Cost-effectiveness of ovarian cancer screening: An analysis of the UK Collaborative Trial of Ovarian Cancer Screening (UKCTOCS) from a U.S. health system perspective.

Authors

null

Haley Moss

Duke University Medical Center, Durham, NC

Haley Moss , Evan Myers , Andrew Berchuck , Laura Jean Havrilesky

Organizations

Duke University Medical Center, Durham, NC, Division of Gynecologic Oncology, Duke Cancer Institute, Duke University Medical Center, Durham, NC

Research Funding

Other

Background: UKCTOCS is the largest randomized controlled trial to evaluate screening’s impact on ovarian cancer mortality, assigning women to multimodal screening (MMS) with serum CA125 interpreted with a risk algorithm; annual transvaginal ultrasound; or no screening (NS).

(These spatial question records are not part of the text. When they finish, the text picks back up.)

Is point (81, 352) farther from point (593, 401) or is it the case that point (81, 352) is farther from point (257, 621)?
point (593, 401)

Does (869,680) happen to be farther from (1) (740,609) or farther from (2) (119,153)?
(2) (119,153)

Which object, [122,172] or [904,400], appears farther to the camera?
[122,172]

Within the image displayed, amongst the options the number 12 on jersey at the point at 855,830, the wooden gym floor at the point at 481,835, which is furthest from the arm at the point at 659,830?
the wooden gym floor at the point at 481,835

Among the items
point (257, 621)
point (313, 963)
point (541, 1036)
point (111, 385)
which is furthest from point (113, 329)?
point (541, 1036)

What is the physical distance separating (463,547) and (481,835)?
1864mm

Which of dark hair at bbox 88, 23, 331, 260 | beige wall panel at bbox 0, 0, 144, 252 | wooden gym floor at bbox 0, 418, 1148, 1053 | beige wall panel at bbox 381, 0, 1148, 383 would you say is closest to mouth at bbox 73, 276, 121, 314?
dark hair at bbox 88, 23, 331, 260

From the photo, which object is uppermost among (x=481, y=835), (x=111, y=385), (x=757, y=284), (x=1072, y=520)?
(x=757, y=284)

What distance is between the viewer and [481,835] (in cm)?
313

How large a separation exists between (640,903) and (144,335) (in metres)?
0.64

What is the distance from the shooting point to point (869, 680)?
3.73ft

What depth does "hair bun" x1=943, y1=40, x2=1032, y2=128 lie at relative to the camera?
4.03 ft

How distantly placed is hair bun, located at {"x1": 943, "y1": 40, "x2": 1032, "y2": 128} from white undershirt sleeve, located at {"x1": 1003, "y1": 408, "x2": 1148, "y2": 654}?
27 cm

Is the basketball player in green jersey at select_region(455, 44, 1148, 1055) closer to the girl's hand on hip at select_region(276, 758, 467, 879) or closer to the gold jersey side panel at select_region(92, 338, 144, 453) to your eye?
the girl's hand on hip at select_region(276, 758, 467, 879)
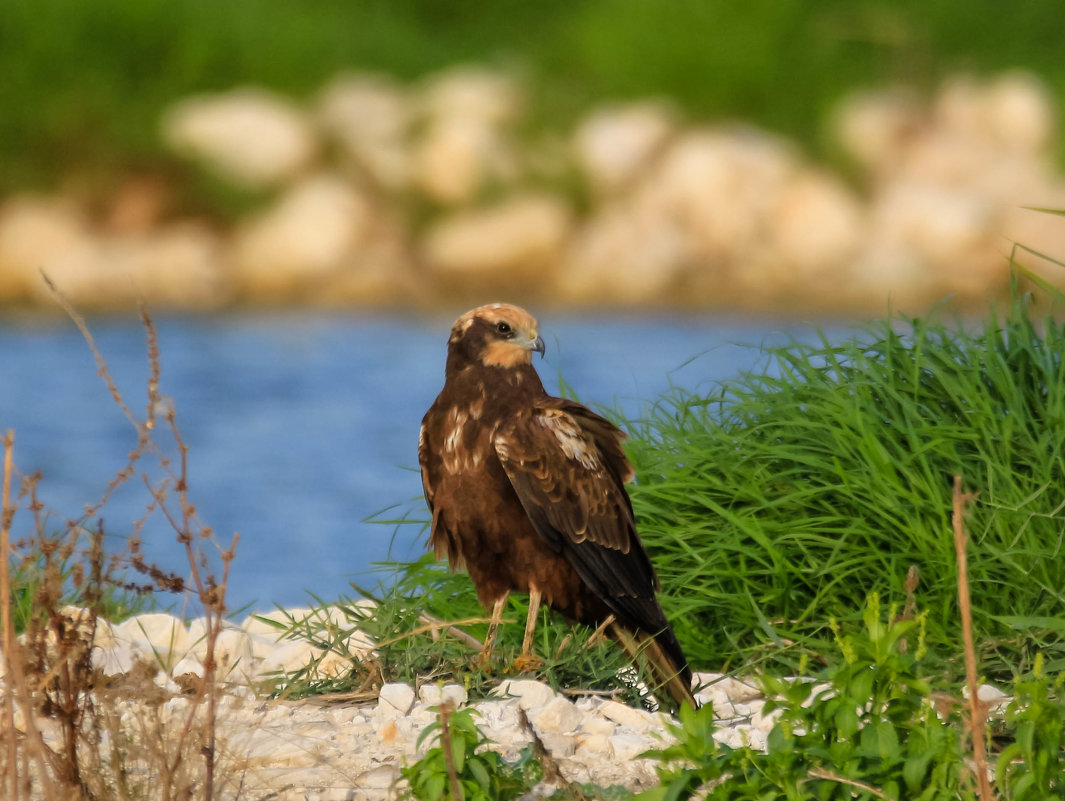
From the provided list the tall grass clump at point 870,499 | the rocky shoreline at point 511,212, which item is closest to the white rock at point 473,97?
the rocky shoreline at point 511,212

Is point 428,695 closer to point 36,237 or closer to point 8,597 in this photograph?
point 8,597

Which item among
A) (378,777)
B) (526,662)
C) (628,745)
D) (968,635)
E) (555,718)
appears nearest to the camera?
(968,635)

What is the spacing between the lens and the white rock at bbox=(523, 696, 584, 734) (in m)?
3.33

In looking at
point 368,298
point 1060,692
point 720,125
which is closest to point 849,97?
point 720,125

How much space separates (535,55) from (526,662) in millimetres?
14436

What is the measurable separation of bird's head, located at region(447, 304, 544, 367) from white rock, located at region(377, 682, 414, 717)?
93 centimetres

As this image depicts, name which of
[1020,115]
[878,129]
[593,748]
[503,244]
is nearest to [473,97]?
[503,244]

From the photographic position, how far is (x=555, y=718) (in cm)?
333

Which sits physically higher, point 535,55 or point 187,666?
point 535,55

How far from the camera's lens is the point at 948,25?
18.0 meters

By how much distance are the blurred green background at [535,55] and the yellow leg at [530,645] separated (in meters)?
12.3

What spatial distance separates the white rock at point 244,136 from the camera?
15.3 m

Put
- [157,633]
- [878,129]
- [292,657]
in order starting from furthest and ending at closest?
[878,129] → [157,633] → [292,657]

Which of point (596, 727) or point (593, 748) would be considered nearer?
point (593, 748)
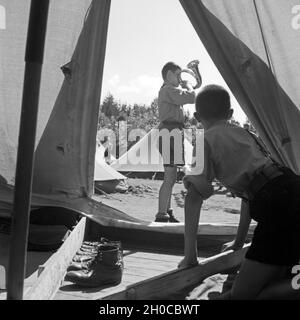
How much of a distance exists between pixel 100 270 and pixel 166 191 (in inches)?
61.4

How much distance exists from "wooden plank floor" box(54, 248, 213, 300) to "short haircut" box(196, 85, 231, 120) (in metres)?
0.92

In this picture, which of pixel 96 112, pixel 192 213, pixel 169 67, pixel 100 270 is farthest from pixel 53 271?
pixel 169 67

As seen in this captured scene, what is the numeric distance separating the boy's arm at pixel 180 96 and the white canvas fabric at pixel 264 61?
3.83 feet

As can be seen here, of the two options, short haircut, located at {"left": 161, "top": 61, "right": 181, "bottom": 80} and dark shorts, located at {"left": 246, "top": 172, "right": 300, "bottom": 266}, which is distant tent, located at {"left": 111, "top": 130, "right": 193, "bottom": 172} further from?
dark shorts, located at {"left": 246, "top": 172, "right": 300, "bottom": 266}

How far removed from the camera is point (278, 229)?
184 cm

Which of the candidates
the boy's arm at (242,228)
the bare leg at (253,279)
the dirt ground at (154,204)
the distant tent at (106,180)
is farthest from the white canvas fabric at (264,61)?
the distant tent at (106,180)

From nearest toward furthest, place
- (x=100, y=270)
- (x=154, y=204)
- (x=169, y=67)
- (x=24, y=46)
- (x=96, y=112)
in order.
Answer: (x=100, y=270)
(x=24, y=46)
(x=96, y=112)
(x=169, y=67)
(x=154, y=204)

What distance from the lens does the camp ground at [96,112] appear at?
2.47 metres

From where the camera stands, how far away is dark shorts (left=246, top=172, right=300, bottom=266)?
1833mm

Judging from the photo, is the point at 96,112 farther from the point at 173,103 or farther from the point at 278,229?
the point at 278,229

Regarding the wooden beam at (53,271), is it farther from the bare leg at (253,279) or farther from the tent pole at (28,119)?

There was a non-statistically significant 15% reduction in mortality over 11 years in MMS group. As most of the potential benefit of screening was seen after 7 years, follow-up is ongoing to determine if an observed stage shift translates into significant mortality reduction. The current study estimates the cost-effectiveness of an MMS screening program in the US. Methods: A modified Markov model was constructed using data from UKCTOCS to compare MMS to NS. Published estimates of the long term effect of MMS screening on ovarian cancer mortality were used to simulate mortality over 40 years from the start of screening. Base case costs included CA125, ultrasounds, clinical evaluations and false-positive surgeries, with an annual weighted cost of $35 in addition to an estimated risk algorithm cost of $100. The utility and costs of ovarian cancer treatment were incorporated into the model. Incremental cost-effectiveness ratios (ICERs) were calculated in 2016 U.S. dollars per quality-adjusted year of life saved (QALY). Additional sensitivity analyses were performed. Results: MMS is both more expensive and more effective in reducing ovarian cancer mortality over a lifetime than NS. Screening women from age 50 to 75 with MMS reduced mortality by 24% with an ICER of $98,062/QALY. If screening begins at age 60, MMS reduces mortality by 12%, with ICER below the willingness to pay threshold of $100,000/QALY only if the algorithm costs < $50. In probabilistic sensitivity analyses, the probability that screening from age 50-75 at an algorithm cost of $100 was less than $100,000/QALY was 41%. Conclusions: Ovarian cancer screening is potentially cost-effective in the US depending on final significance of mortality reduction and cost of the CA-125 risk algorithm. These results are limited by uncertainty around the effect of screening on ovarian cancer mortality beyond the 11 years of UKCTOCS.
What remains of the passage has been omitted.